REQUESTS
**1)** In the logistic regression text, what is a sample called when its output equals 1?
**2)** Repeat the logistic regression text word for word, everything from "Tue, Feb 9, 2016" down to "outcome $0$ or $1$.".

QUOTED TEXT
= = = = = = =
Logistic Regression

Tue, Feb 9, 2016 ml

Logistic regression is a classification method for analyzing a set of data in which there are one or more independent variables (inputs) that determine a binary outcome $0$ or $1$.

Hypothesis function

Suppose that we are given $M$ data samples, denoting the $m$-th observation pair of an input vector and an output by $\mathbf{x}_{m} = \begin{bmatrix} x_0 & x_1 & \cdots & x_n \end{bmatrix}^{T} \in \mathbb{R}^{n+1}$ and $y_{m} \in {0,1}$, respectively. We call $\mathbf{x}_{m}$ a positive sample if $y_{m}=1$ and a negative sample if $y_{m}=0$.

Now, consider $P(y_{m} \vert \mathbf{x}_{m})$, a conditional probability of $y_{m}$ given $\mathbf{x}_{m}$. The hypothesis function $h_{\mathbf{w}}(\mathbf{x}_{m})$ of logistic regression models the conditional probability of a positive sample (i.e., $y_{m}=1$) as

$$ P(y_{m}=1 \vert \mathbf{x}_{m})=h_{\mathbf{w}}(\mathbf{x}_{m}). $$

Here, the hypothesis function $h_{\mathbf{w}}(\mathbf{x}_{m})$ is defined using the sigmoid function $s(z)=\frac{1}{1 + e^{-z}}$ as follows:

$$ h_{\mathbf{w}}(\mathbf{x}_{m})=s(\mathbf{w}^T \mathbf{x}_{m})=\frac{1}{1 + e^{-\mathbf{w}^T \mathbf{x}_{m}}}. $$

As shown in Figure 1, the sigmoid function $s(z)$ is a ‘S’-shape curve that converges to 1 as $z \rightarrow \infty$ and 0 as $z \rightarrow -\infty$. Since $h_{\mathbf{w}}(\mathbf{x}_{m})$ attempts to model a probability, the property of the sigmoid function $s(z)$ that is bounded between 0 and 1 is a good fit for our purpose.
= = = = = = =
Saved data entries
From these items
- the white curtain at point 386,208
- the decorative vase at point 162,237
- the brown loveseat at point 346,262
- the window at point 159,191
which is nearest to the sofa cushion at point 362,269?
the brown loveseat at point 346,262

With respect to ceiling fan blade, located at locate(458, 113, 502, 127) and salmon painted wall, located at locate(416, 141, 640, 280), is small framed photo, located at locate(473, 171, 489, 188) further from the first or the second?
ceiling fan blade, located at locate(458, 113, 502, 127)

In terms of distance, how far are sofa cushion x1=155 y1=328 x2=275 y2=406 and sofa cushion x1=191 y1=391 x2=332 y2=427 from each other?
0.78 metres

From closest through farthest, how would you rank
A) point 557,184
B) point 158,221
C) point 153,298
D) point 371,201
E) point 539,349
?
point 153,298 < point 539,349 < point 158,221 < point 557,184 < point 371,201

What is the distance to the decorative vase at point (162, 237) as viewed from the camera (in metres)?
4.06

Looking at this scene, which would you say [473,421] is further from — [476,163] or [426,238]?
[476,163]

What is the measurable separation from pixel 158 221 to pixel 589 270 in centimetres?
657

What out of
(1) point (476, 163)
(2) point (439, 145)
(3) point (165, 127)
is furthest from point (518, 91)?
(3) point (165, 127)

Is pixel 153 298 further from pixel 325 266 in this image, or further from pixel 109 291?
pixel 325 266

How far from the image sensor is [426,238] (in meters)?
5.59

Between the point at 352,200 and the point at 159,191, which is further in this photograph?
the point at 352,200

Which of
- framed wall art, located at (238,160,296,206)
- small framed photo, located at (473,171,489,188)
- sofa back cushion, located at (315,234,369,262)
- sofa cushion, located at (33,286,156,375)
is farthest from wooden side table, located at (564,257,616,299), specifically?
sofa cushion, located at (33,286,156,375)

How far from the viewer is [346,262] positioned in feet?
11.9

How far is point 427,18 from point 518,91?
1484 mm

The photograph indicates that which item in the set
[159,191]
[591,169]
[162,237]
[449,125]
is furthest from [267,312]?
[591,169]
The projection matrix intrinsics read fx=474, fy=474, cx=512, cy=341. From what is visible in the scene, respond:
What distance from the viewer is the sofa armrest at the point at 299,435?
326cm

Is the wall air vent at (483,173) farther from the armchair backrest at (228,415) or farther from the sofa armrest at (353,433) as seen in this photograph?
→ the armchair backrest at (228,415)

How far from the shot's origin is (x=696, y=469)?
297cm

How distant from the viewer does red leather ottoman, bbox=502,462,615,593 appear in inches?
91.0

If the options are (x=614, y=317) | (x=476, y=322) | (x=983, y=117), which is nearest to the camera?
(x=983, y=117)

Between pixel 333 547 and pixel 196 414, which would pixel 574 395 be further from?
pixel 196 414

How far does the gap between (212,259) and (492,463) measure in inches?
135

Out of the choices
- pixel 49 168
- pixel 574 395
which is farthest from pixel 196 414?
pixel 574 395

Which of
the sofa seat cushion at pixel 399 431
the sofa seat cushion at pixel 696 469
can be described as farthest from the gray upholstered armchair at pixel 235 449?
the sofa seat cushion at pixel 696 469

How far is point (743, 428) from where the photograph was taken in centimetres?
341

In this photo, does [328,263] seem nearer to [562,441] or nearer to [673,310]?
= = = = = = =
COMPLETED EXERCISE
**1)** A positive sample.

**2)**
Tue, Feb 9, 2016 ml

Logistic regression is a classification method for analyzing a set of data in which there are one or more independent variables (inputs) that determine a binary outcome $0$ or $1$.